▶ TASK BRIEF:
Using the listing below, please print exactly the lines from the one with "CATERPILLAR MOTORGRADERS 140M2" through the one with "George Clooney filming in Rome Nerone10". Leave out every picture.

▶ THE DATA:
■ ■ ■ ■ ■ ■ ■

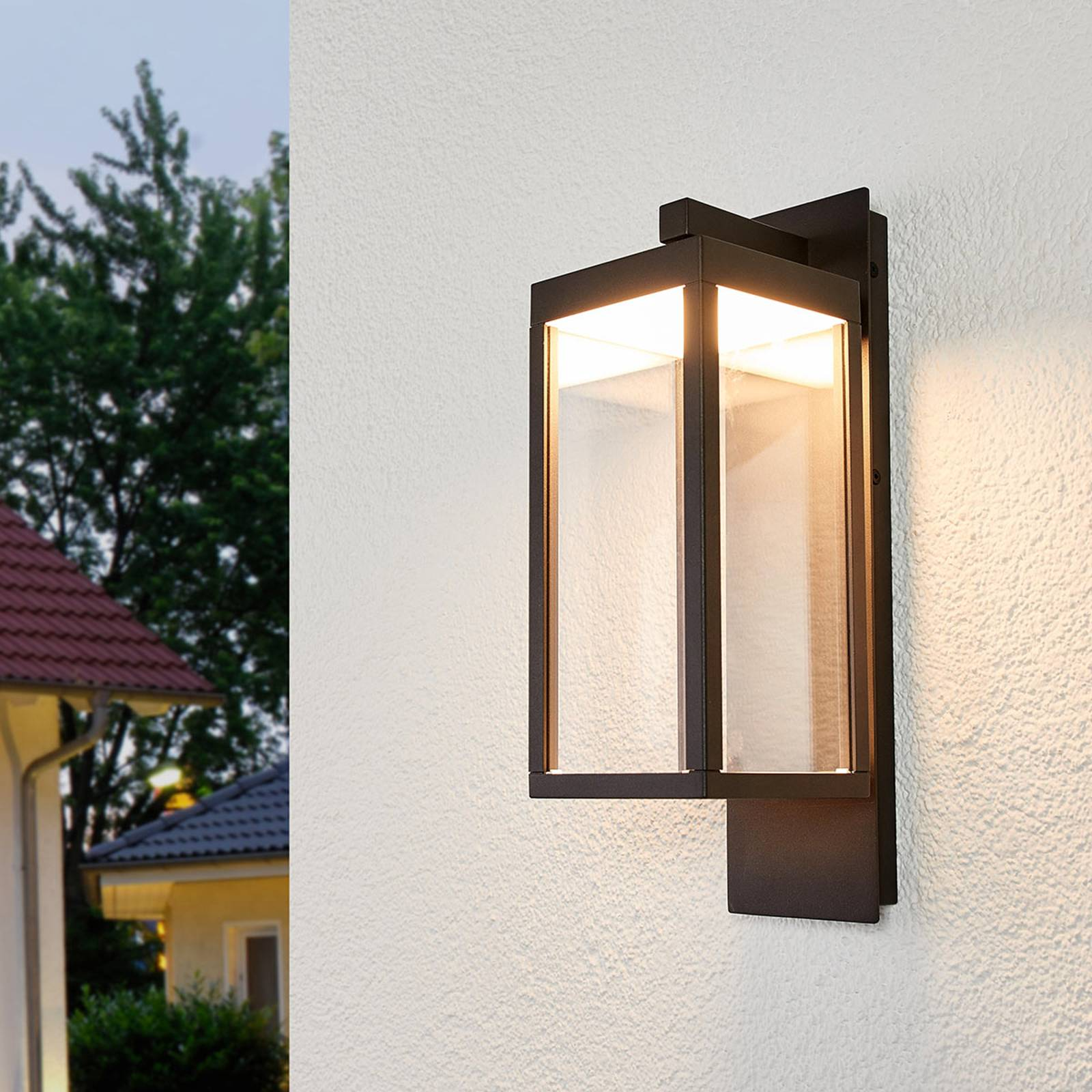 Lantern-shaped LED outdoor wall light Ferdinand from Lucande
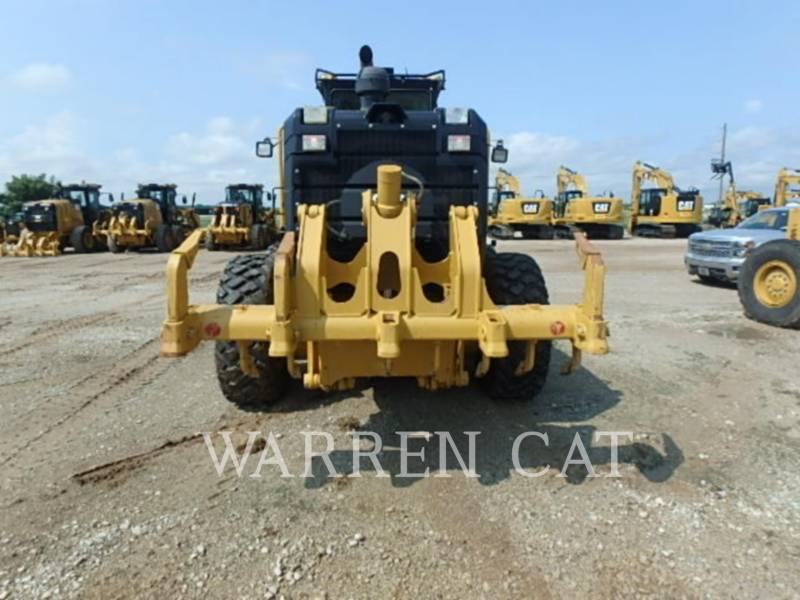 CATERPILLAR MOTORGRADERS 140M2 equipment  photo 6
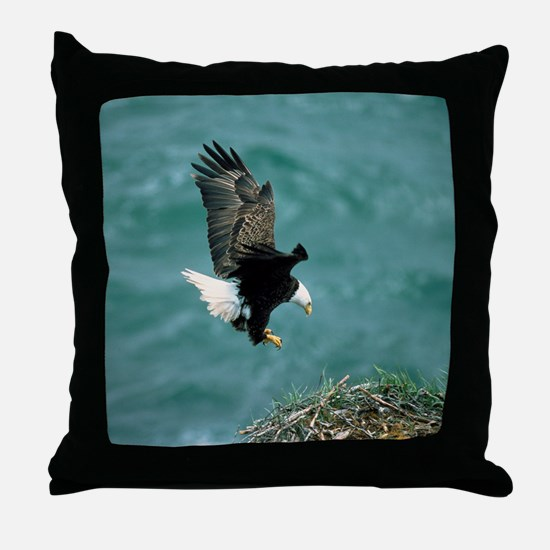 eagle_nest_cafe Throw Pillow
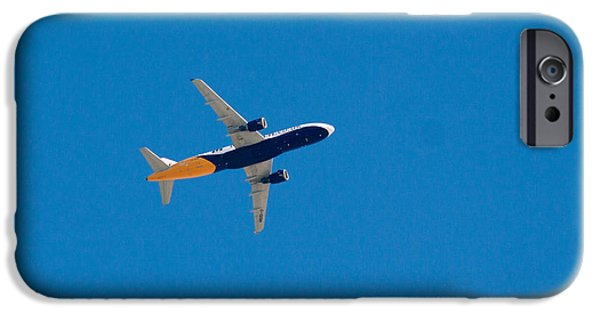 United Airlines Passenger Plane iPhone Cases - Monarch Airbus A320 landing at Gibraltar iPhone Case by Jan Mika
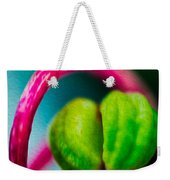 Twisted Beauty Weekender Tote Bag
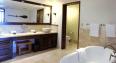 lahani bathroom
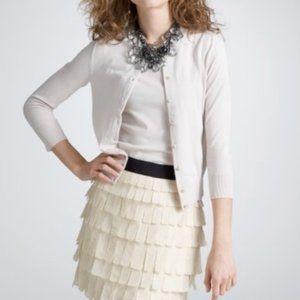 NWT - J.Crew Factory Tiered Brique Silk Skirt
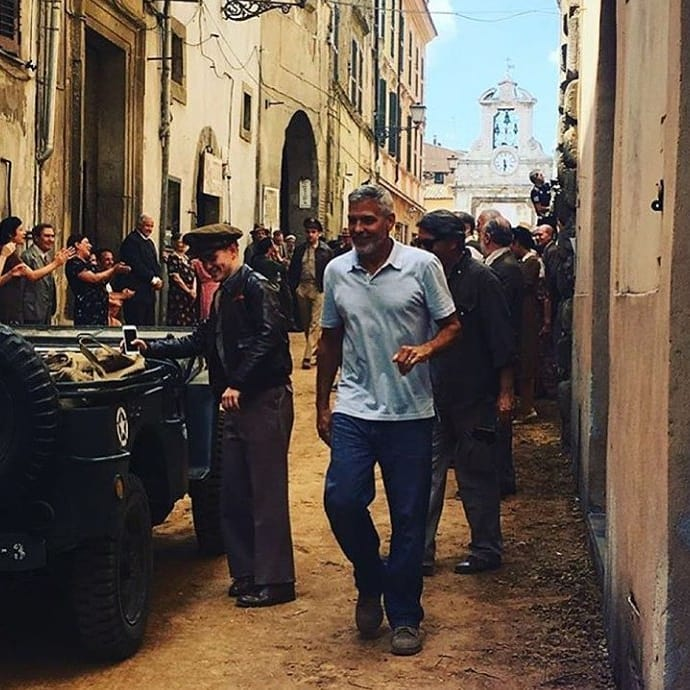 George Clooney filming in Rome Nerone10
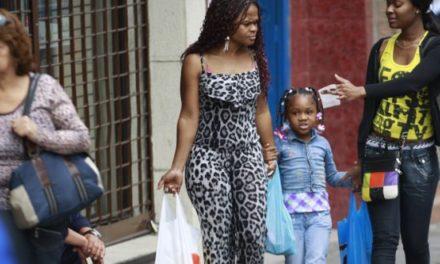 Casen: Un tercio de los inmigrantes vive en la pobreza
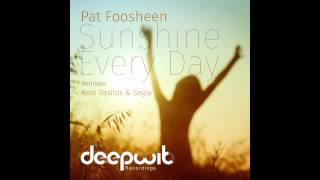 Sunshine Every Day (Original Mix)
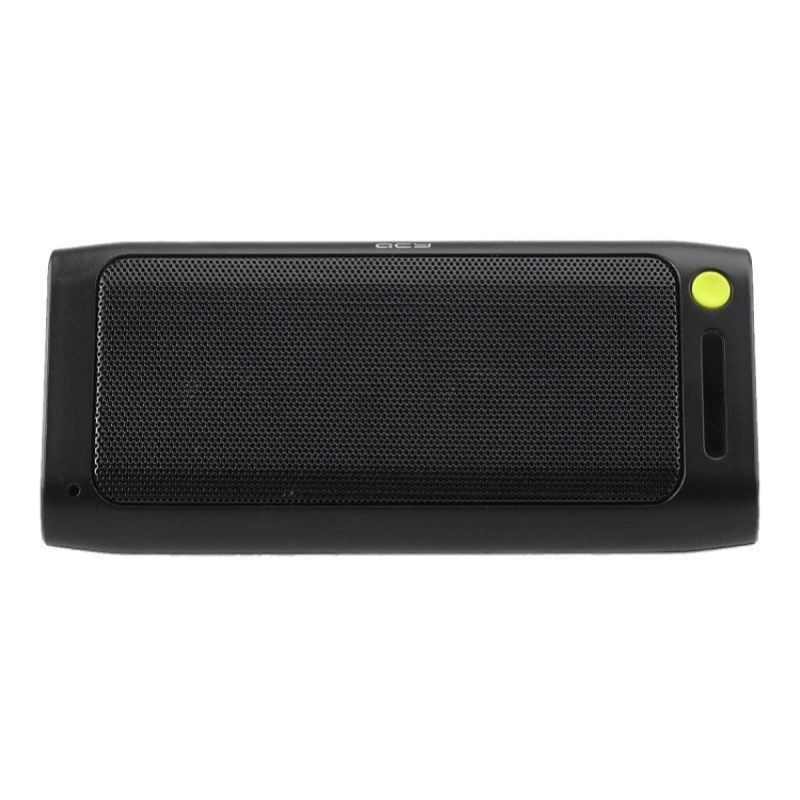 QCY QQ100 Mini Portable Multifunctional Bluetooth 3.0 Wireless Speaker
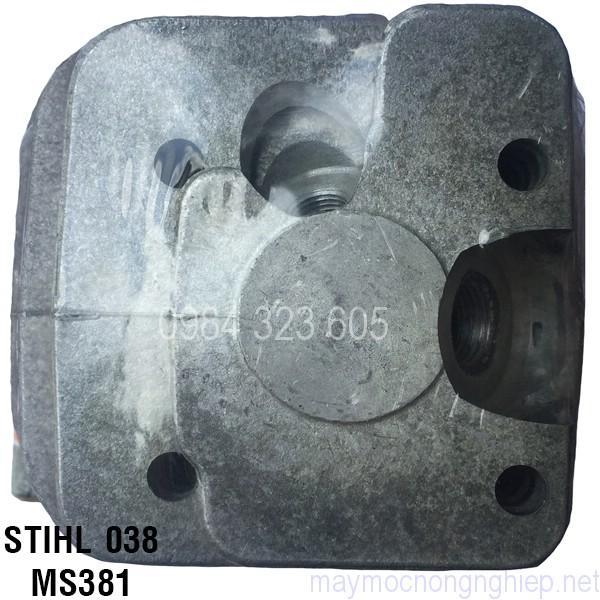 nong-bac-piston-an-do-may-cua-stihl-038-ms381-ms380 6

■ ■ ■ ■ ■ ■ ■

▶ THE COMPLETED TASK:
 CATERPILLAR MOTORGRADERS 140M2 equipment  photo 6
 eagle_nest_cafe Throw Pillow
 United Airlines Passenger Plane iPhone Cases - Monarch Airbus A320 landing at Gibraltar iPhone Case by Jan Mika
 Twisted Beauty Weekender Tote Bag
 lahani bathroom
 NWT - J.Crew Factory Tiered Brique Silk Skirt
 George Clooney filming in Rome Nerone10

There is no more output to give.